J'adore comment le réalisateur alterne entre les scènes sombres de l'archive et les souvenirs lumineux. Le contraste entre la femme en robe de soirée et celle en pull doux montre bien sa dualité. L'apparition soudaine du jeune homme avec le cochon ajoute une touche d'humour inattendue mais nécessaire.
Le moment où elle lit le contrat de conception est le point culminant. On sent que son monde s'effondre. Dans LE PRIX DE L'AMOUR, chaque document qu'elle ouvre est comme un coup de poignard. La manière dont elle jette les boîtes montre sa colère refoulée enfin libérée.

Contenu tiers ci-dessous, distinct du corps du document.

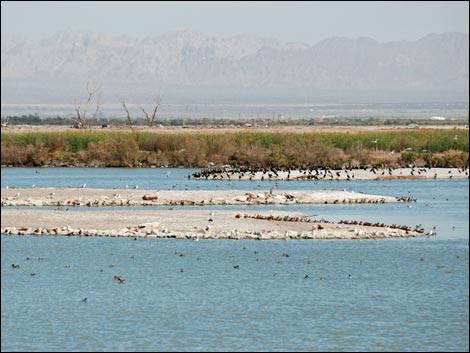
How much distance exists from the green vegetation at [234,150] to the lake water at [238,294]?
30977 millimetres

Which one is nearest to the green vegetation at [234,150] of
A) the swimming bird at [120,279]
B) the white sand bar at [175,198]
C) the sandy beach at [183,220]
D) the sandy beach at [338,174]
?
the sandy beach at [338,174]

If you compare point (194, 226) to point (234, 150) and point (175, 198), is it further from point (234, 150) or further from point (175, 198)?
point (234, 150)

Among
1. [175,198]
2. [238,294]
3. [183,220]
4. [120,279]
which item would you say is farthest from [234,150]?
[238,294]

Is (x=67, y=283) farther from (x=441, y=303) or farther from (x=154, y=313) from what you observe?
(x=441, y=303)

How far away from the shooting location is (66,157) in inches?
2943

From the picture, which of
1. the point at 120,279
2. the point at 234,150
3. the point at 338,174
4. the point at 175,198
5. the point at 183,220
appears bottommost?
the point at 234,150

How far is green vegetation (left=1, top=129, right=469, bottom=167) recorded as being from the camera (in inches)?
2773

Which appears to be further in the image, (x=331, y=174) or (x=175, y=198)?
(x=331, y=174)

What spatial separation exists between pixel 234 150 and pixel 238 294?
47467mm

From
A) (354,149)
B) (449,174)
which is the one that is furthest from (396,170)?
(354,149)

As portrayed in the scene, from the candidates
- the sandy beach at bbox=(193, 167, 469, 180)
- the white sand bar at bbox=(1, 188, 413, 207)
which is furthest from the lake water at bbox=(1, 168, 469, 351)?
the sandy beach at bbox=(193, 167, 469, 180)

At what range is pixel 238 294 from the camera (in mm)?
26531

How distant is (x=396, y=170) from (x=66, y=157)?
21.6m

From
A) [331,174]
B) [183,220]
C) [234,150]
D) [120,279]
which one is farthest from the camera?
[234,150]
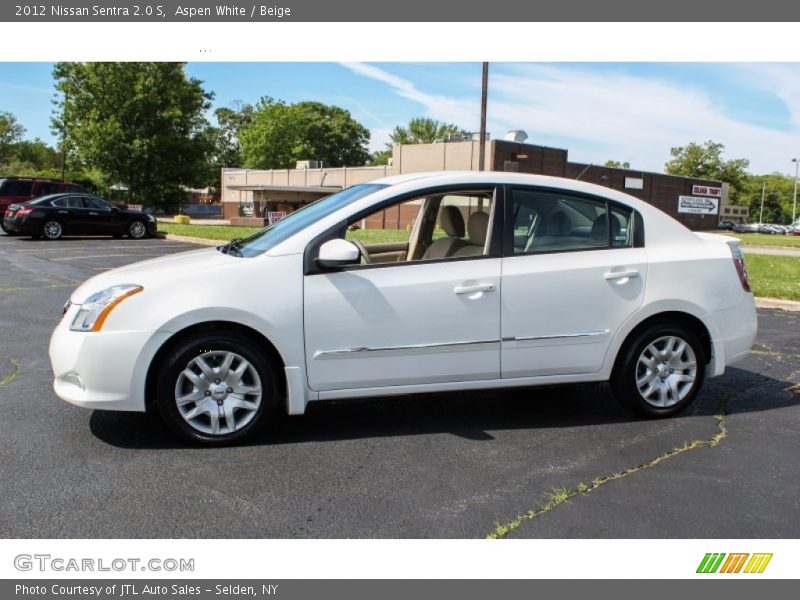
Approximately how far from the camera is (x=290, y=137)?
81.4 m

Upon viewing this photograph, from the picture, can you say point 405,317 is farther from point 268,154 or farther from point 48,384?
point 268,154

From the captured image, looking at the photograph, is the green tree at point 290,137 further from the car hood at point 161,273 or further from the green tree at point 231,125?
the car hood at point 161,273

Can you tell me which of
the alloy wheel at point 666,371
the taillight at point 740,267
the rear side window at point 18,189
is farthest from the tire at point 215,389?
the rear side window at point 18,189

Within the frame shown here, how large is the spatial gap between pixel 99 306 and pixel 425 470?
211cm

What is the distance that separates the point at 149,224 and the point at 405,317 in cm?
2079

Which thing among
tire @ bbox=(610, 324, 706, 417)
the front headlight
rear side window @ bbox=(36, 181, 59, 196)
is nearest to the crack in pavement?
tire @ bbox=(610, 324, 706, 417)

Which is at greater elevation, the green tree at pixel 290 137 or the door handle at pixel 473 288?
the green tree at pixel 290 137

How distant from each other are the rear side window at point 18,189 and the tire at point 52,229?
4.33 meters

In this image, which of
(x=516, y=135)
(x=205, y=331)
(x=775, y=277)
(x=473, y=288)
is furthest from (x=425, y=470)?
(x=516, y=135)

Le tableau avec les photos et les dates donne un aspect policier très intrigant à l'histoire. On a l'impression d'être détective avec elle. La connexion entre les différentes périodes de sa vie est fascinante. C'est un mystère bien ficelé qui tient en haleine jusqu'à la fin.
Même entourée de milliers de dossiers, elle semble terriblement seule. La mise en scène de la bibliothèque immense accentue son isolement. Quand elle pleure en lisant les papiers, on ressent sa détresse. LE PRIX DE L'AMOUR explore brillamment la solitude face à la vérité.